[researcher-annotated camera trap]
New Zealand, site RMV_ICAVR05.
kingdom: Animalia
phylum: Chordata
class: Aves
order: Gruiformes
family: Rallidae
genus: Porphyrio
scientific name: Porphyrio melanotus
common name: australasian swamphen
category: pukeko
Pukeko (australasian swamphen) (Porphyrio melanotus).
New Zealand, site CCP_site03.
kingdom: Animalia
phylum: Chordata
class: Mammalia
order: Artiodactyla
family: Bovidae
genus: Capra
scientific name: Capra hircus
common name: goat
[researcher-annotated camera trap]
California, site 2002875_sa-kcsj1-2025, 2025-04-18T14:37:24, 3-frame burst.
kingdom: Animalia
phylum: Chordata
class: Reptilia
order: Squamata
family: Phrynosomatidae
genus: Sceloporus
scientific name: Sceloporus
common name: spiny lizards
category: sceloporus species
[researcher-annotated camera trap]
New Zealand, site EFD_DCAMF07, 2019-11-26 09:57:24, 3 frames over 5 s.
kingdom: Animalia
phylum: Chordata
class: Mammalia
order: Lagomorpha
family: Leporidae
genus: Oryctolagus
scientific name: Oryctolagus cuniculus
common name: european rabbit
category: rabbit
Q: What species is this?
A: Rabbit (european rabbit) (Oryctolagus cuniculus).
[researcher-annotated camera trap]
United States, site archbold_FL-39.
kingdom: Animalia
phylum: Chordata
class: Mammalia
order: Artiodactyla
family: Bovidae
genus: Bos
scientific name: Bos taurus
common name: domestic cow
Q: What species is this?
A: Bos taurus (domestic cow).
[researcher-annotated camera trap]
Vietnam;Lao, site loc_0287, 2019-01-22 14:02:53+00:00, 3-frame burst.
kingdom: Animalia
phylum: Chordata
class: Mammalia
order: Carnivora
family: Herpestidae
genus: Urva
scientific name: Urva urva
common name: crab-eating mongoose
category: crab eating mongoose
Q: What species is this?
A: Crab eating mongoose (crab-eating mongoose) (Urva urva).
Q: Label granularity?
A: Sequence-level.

BRIEF
Using the listing above, return all lines where the word "family" occurs.

YOUR SOLUTION
family: Rallidae
family: Bovidae
family: Phrynosomatidae
family: Leporidae
family: Bovidae
family: Herpestidae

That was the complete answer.